Could you pull out the text of every line in the material below, unchanged, leaving the pictures out of your answer?

● ● ● ● ●

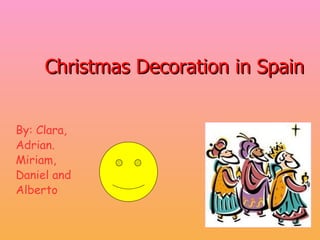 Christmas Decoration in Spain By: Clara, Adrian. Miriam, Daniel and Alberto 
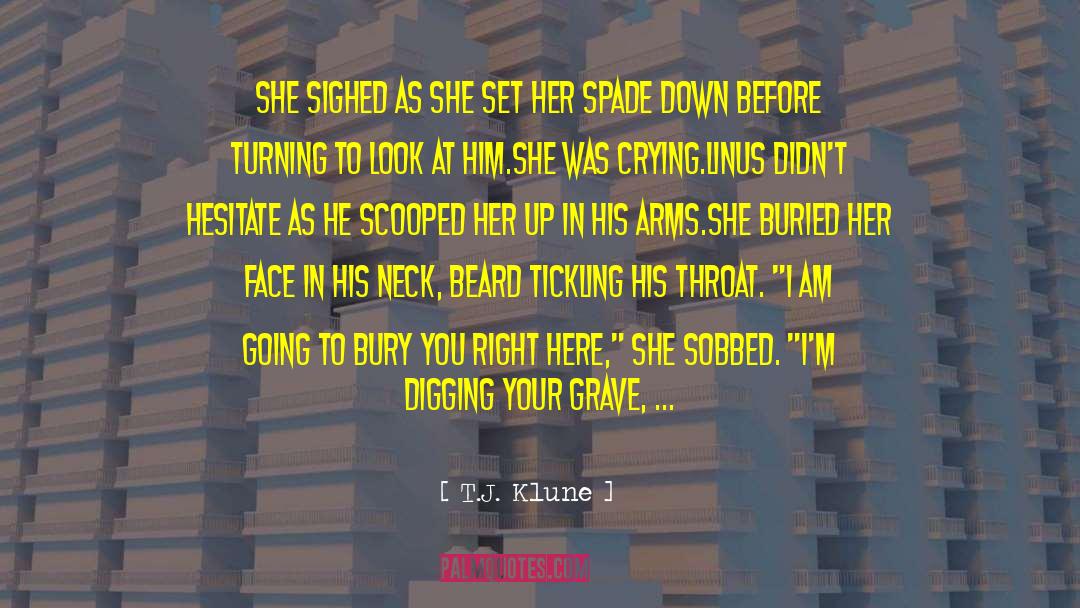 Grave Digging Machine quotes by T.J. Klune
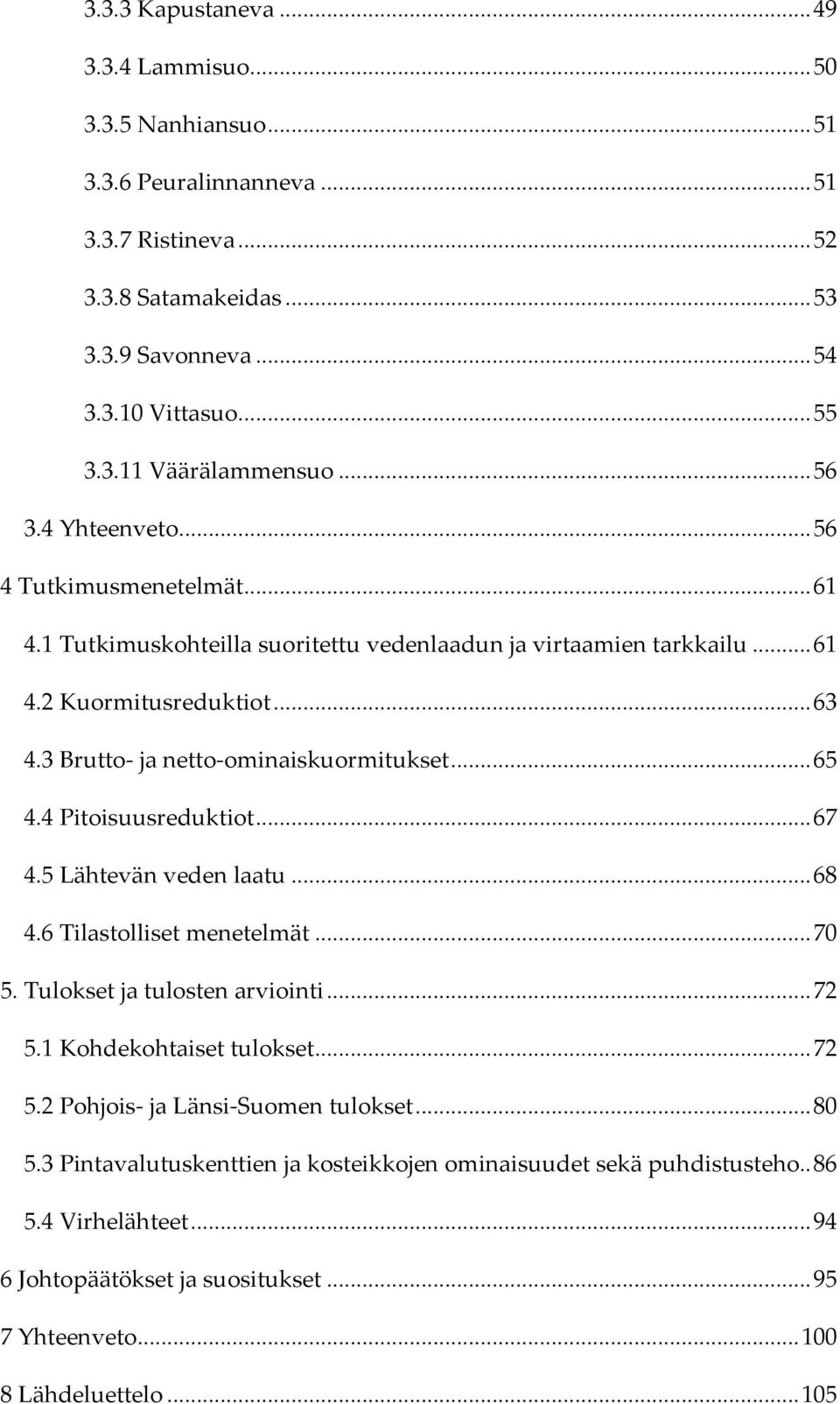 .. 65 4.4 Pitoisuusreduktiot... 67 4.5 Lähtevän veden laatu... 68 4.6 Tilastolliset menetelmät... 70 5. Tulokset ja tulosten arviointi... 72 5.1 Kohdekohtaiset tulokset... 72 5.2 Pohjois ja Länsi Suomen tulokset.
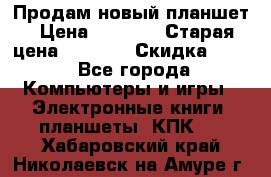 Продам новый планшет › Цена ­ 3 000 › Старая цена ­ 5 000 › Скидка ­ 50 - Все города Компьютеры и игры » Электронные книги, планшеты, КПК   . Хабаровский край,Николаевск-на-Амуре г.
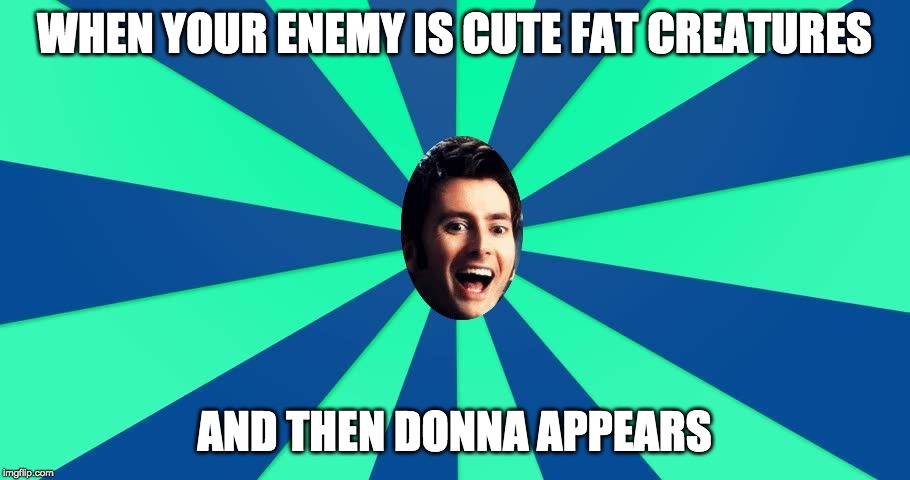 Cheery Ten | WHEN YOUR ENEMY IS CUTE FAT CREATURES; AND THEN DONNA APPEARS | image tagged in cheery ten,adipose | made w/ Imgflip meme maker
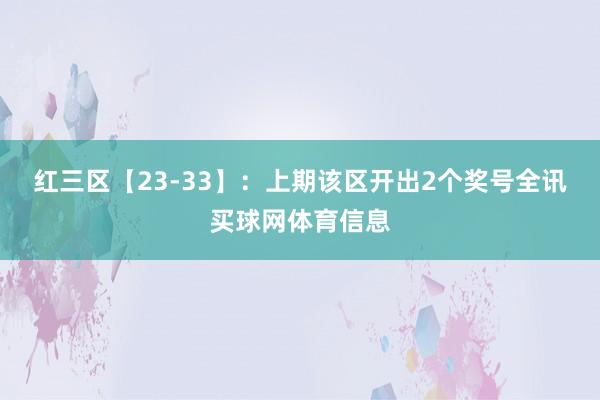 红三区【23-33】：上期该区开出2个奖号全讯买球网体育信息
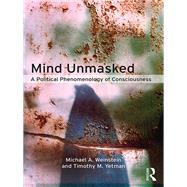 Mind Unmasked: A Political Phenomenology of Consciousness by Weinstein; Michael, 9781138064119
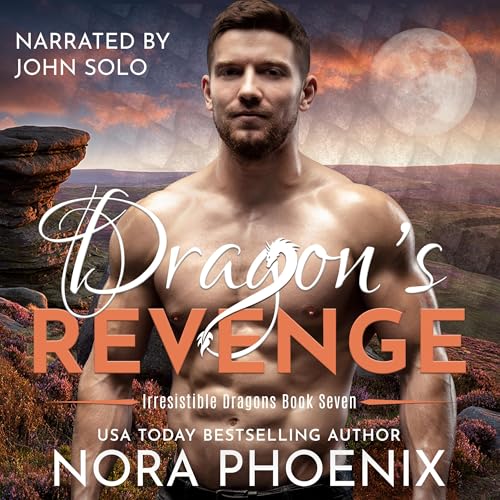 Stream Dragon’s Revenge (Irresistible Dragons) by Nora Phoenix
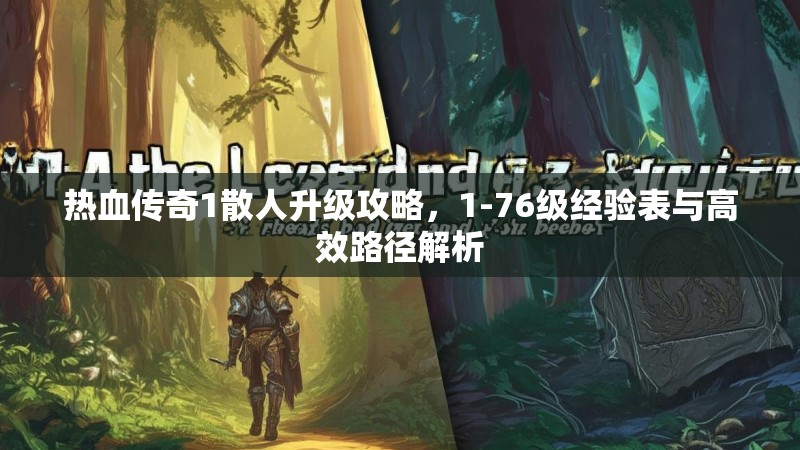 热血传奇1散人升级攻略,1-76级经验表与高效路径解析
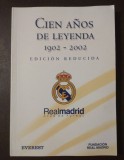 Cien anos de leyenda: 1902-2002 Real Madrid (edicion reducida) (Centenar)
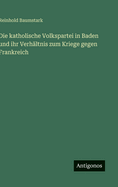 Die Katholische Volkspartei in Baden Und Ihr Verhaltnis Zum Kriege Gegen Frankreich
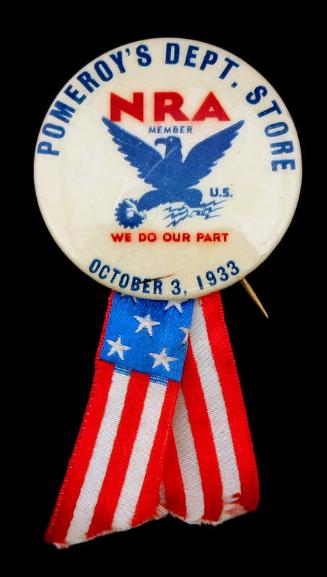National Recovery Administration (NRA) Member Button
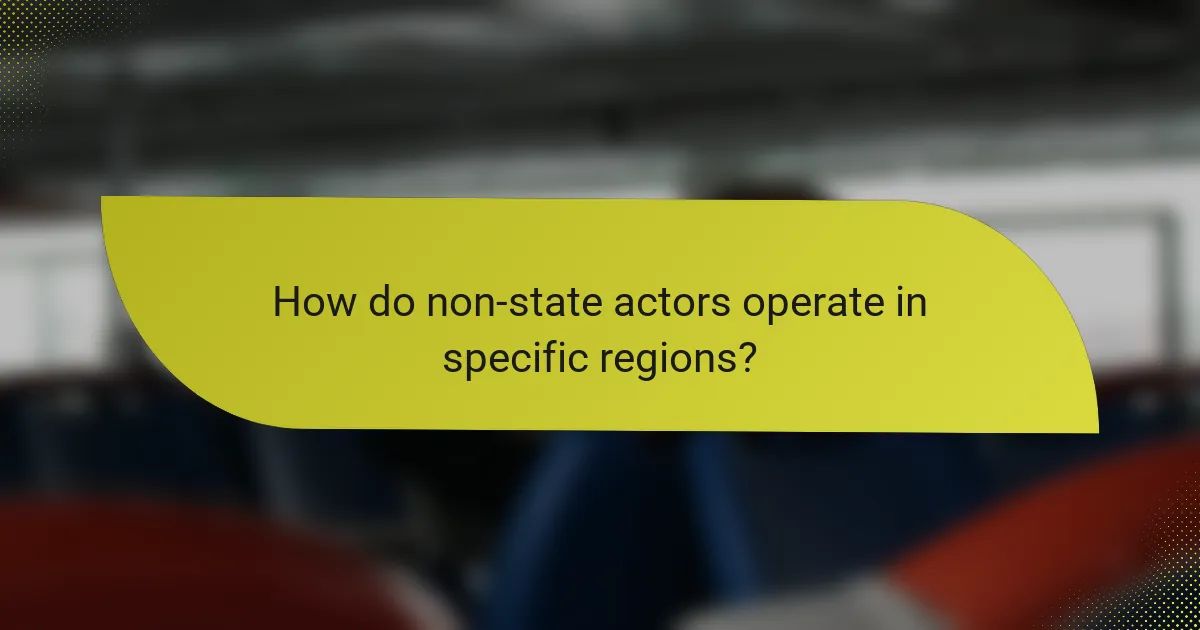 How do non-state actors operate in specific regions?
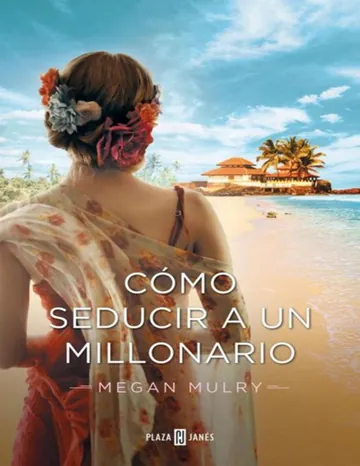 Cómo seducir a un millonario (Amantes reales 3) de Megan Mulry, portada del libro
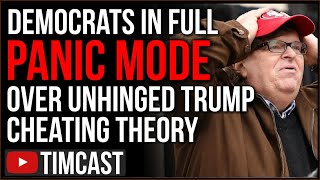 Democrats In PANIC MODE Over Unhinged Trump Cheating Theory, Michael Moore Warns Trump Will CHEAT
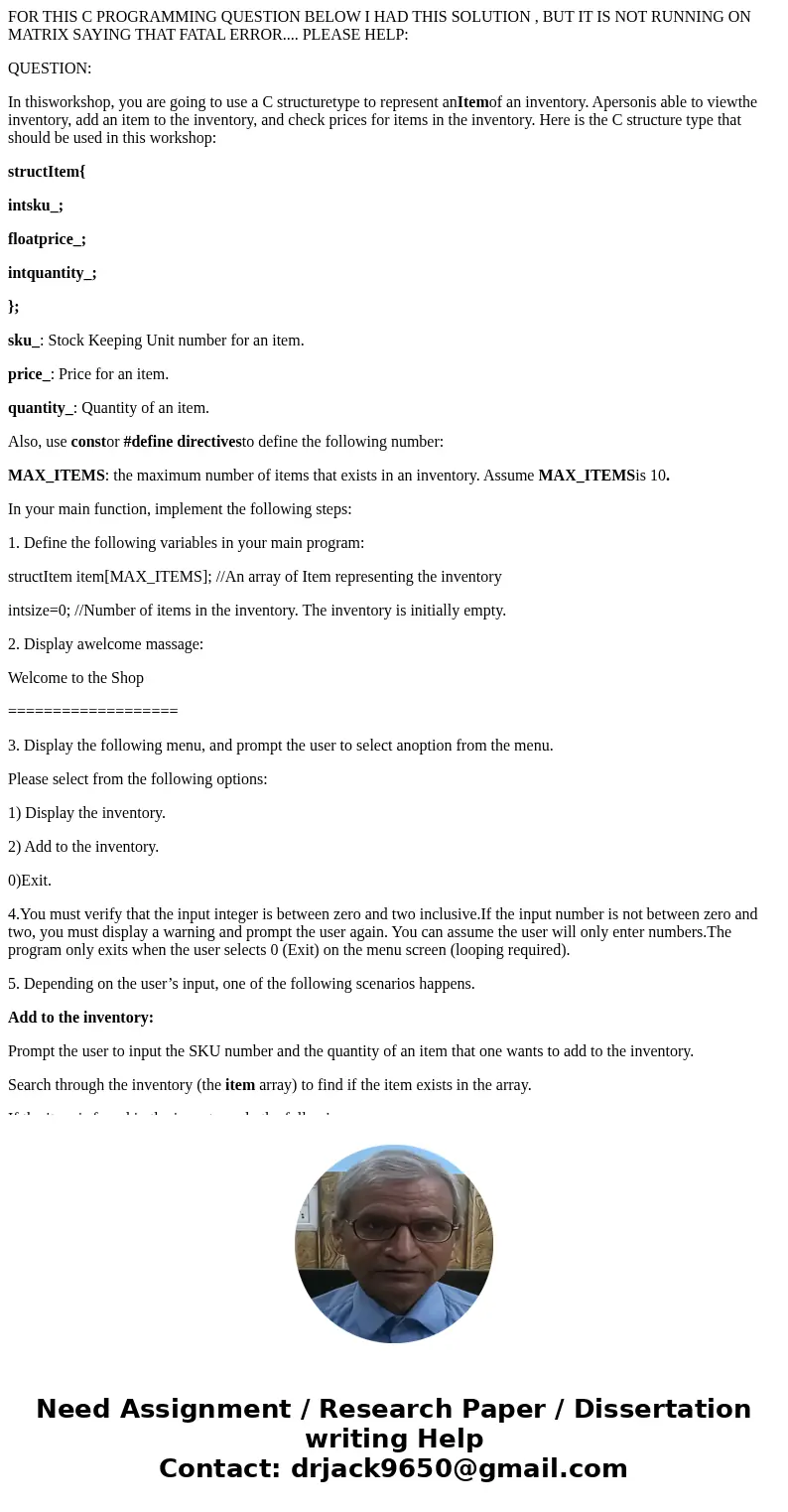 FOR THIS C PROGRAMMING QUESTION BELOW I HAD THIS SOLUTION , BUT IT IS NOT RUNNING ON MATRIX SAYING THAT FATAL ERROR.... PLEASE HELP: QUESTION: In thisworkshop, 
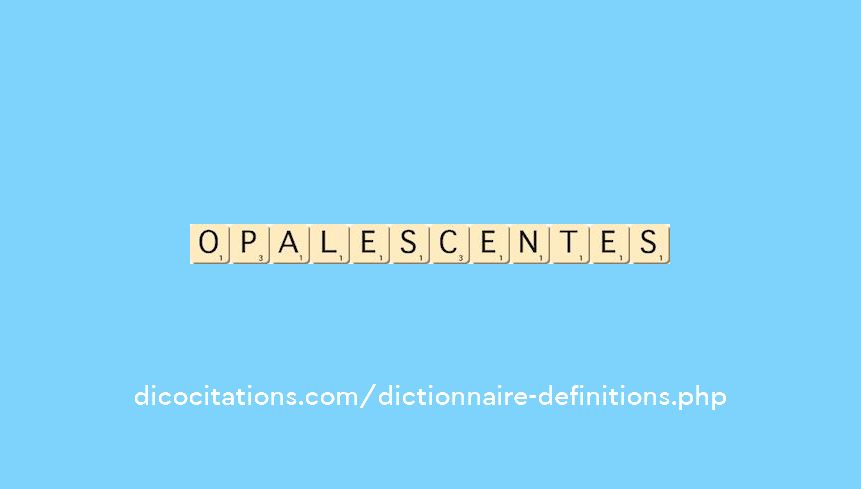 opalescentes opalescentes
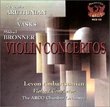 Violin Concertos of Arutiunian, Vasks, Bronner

● ● ● ● ●

__EXERCISE RESULT__:
 Christmas Decoration in Spain By: Clara, Adrian. Miriam, Daniel and Alberto 
 Grave Digging Machine quotes by T.J. Klune
 .. 65 4.4 Pitoisuusreduktiot... 67 4.5 Lähtevän veden laatu... 68 4.6 Tilastolliset menetelmät... 70 5. Tulokset ja tulosten arviointi... 72 5.1 Kohdekohtaiset tulokset... 72 5.2 Pohjois ja Länsi Suomen tulokset.
 Продам новый планшет › Цена ­ 3 000 › Старая цена ­ 5 000 › Скидка ­ 50 - Все города Компьютеры и игры » Электронные книги, планшеты, КПК   . Хабаровский край,Николаевск-на-Амуре г.
 Cheery Ten | WHEN YOUR ENEMY IS CUTE FAT CREATURES; AND THEN DONNA APPEARS | image tagged in cheery ten,adipose | made w/ Imgflip meme maker
 红三区【23-33】：上期该区开出2个奖号全讯买球网体育信息
 Mind Unmasked: A Political Phenomenology of Consciousness by Weinstein; Michael, 9781138064119
 Stream Dragon’s Revenge (Irresistible Dragons) by Nora Phoenix
 热血传奇1散人升级攻略,1-76级经验表与高效路径解析
 Cien anos de leyenda: 1902-2002 Real Madrid (edicion reducida) (Centenar)
 Die Katholische Volkspartei in Baden Und Ihr Verhaltnis Zum Kriege Gegen Frankreich
National Recovery Administration (NRA) Member Button
 How do non-state actors operate in specific regions?
 Cómo seducir a un millonario (Amantes reales 3) de Megan Mulry, portada del libro
 Democrats In PANIC MODE Over Unhinged Trump Cheating Theory, Michael Moore Warns Trump Will CHEAT
 FOR THIS C PROGRAMMING QUESTION BELOW I HAD THIS SOLUTION , BUT IT IS NOT RUNNING ON MATRIX SAYING THAT FATAL ERROR.... PLEASE HELP: QUESTION: In thisworkshop, 
 opalescentes opalescentes
 Violin Concertos of Arutiunian, Vasks, Bronner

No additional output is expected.